Initially, my bias on the Israel-Palestine situation was influenced by an overly optimistic story of the establishment of the State of Israel in 1948. When the accounts I heard as I began to listen to current news from the region led me to conclude that the State was treating its original inhabitants badly, I assumed it was an aberration, a failure to live up to the good intentions of the founders to live at peace and in equality with their neighbours. To a degree, I blamed Palestinians for the harsh treatment they received at the hands of the State -- after all, one can hardly blame a nation for retaliating against terrorist acts. Yet at the same time, I held the Israel to a higher standard. As a people, having suffered so much, how could they turn around and cause another group to suffer similarly, incited by the same nebulous yet polarizing excuse (race/ethnicity/religion)? If anyone should have a sense of mercy and justice, I thought, oughtn't it be this people who have been so consistently blighted by persecution earned merely for their very existence?

In more recent years, my thinking has been informed by the work of MCC, an organization which has chosen to respond to injustice, conflict, and poverty in the region -- a modus operandi which has often results in their working mostly with Palestinians. I found myself wondering why, outside MCC, so few of the church people who opine on the situation seemed to be rethinking the State's strategy of ramped-up retaliation when its effect was the creation of a people so despairing they see killing themselves to take down a random sampling of their "enemy" as the most reasonable and honourable option. I did wonder, though, why the Jewish people could not just have this small piece of land as their own, why the Palestinians couldn't simply make a home for themselves in any of the many surrounding Arab countries, so close in culture and practice to their own.

But with each page I turned in Sandy Tolan's The Lemon Tree and Elias Chacour's Blood Brothers, my heart sank, for here was a story I had not yet heard, a story that belied all my optimism about original intentions and the benefit of doubt. My first view of the separation wall supported that story. Massive watchtowers atop the forbidding barrier -- it seemed so much overkill, and the beautifully landscaped checkstop complete with roses and geraniums made me sick over its permanence and cheerful acceptance of such a hideous affront to human dignity. Are we devolving, rather than evolving from Hammurabi, who suggested but a single eye was appropriate retaliation for the loss of one? Do we suppose conflicts will be solved by upping the ante on every affront until only one is left standing?
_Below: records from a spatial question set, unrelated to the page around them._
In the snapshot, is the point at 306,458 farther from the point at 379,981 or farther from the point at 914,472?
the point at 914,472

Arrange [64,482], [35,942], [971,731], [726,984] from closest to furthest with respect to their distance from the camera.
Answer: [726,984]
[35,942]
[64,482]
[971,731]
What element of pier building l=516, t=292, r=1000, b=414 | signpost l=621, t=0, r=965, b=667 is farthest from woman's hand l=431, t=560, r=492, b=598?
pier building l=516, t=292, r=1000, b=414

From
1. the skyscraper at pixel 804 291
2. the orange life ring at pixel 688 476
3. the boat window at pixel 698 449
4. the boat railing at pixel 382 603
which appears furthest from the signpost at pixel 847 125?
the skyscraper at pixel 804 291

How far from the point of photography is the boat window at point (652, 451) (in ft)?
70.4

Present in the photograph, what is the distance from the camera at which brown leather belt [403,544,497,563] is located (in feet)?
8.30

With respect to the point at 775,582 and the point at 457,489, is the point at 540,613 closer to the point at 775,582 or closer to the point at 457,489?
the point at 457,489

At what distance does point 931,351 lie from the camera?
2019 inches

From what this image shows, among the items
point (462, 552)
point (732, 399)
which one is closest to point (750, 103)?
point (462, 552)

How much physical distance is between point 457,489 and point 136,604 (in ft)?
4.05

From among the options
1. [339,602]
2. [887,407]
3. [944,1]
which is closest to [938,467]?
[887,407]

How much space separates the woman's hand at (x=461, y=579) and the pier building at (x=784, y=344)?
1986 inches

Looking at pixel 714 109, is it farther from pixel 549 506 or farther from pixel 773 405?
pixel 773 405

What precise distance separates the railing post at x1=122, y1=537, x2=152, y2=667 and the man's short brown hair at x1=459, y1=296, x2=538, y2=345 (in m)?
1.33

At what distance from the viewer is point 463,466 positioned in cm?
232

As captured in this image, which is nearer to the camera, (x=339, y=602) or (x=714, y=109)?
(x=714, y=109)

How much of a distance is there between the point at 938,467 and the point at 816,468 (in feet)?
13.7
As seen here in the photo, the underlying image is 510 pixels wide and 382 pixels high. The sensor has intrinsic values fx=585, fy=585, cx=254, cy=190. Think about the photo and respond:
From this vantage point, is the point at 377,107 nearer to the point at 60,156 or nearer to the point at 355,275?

So why not just leave? My Mennonite ancestors, though they worked the soil with an industry and skill that made them desirable colonists, did not send deep roots into any particular plot of land. Our thinking is perhaps like the Bedouins -- allegiance not unconditionally tied to a particular nation, but drawn to the best deal for being left to our own way. Chacour, however speaks of a connection to place that would rather die than leave. It seems to me a great irony that the people best positioned to understand each side's deep, visceral attachment to the land called "Holy" is the people they have framed as their enemy.